"Oh, go ahead! I 've got a hull box of 'em in th' bunk-house," was the swift reply. "Could n't stay away, eh? Did n't like th' East, nohow, did you? Gosh, th' boys 'll be some tickled to see you, Tex. Goin' to stay? How you feelin'?"

"You bet I 'm a-stayin'," responded Tex. "Is that Lanky comin'?"

"Hey, Lanky!" yelled Johnny, standing up and waving the approaching horseman towards them. "Pronto! Tex 's come back!"

Lanky's pony's legs fanned a haze under him and he rammed up against Tex so hard that they had to grab each other. Everybody was talking at once and so they rode towards the bunk-house, picking up Billy on the way.

"Where's Hopalong?" demanded Tex. "Married! H—l he is!" A strange look flitted across his face. "Well, I 'm d—d! An' where 's Red?"

Johnny glanced ahead just in time to see Lee Hop sail around a corner of the corral, and he replied with assurance, "Red 's th' other side of th' corral."

"Huh!'" snorted Lanky, "You 've got remarkable eyes, Kid, if you can see through—well, I 'm hanged if he ain't!"

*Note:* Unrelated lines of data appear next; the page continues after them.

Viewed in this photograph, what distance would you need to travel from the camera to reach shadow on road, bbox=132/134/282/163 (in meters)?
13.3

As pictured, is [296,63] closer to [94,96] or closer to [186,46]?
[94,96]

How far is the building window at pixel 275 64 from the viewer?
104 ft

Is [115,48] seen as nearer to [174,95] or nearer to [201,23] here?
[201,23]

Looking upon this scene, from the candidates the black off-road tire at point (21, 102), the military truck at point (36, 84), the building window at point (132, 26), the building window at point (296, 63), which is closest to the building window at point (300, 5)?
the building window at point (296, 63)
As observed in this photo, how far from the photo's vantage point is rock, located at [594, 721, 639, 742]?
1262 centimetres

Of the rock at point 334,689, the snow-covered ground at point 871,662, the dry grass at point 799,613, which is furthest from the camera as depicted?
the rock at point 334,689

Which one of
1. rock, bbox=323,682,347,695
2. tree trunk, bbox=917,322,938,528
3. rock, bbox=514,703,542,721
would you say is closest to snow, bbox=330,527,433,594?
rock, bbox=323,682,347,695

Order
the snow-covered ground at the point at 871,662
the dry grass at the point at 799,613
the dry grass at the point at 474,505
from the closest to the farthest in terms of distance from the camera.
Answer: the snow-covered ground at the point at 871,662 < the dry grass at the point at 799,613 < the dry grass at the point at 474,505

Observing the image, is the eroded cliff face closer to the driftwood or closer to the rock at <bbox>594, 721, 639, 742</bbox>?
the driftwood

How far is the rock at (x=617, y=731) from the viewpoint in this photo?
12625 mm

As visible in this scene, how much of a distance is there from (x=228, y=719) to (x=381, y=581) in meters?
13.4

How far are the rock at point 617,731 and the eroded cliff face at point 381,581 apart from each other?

After Red came Pete, waving a water-soaked boot. They disappeared and when Tex and his friends had almost reached the corral, Lee Hop rounded the same corner again, too frightened even to squeal. As he started around the next corner he jumped away at an angle, Pete, still waving the boot, missing him by inches. Pete checked his flow of language as he noticed the laughing group and started for it with a yell. A moment later Red came into sight, panting heavily, and also forgot the cook. Lee Hop stopped and watched the crowd, taking advantage of the opportunity to gain the cook shack and bar the door. "Dlam shirt no good—sclatchee like helle," he muttered. White men were strange—they loved each other like brothers and fought one another's battles. "Led head! Led head!" he cried, derisively. "My hop you cloke! Hop you cloke chop-chop! No fliend my, savee?"

Skinny Thompson, changing his trousers in the bunkroom, heard Lee's remarks and laughed. Then he listened—somebody was doing a lot of talking. "They 're loco, plumb loco, or else somethin's wrong," and he hopped to the door. A bunched crowd of friends were tearing toward him, yelling and shooting and waving sombreros, and a second look made him again miss the trousers' leg and hop through the door to save himself. The blood swept into his face as he saw the ranch house and he very promptly hopped back again, muttering angrily.

The crowd dismounted at the door and tried to enter en masse; becoming sane it squirmed into separate units and entered as it should. Lee Hop hastily unbarred his door and again fled for his life. When he returned he walked boldly behind his foreman, and very close to him, gesticulating wildly and trying to teach Hopalong Cantonese. The foreman hated to chide his friends, but he and his wife were tired of turning the ranch house into a haven for Chinese cooks.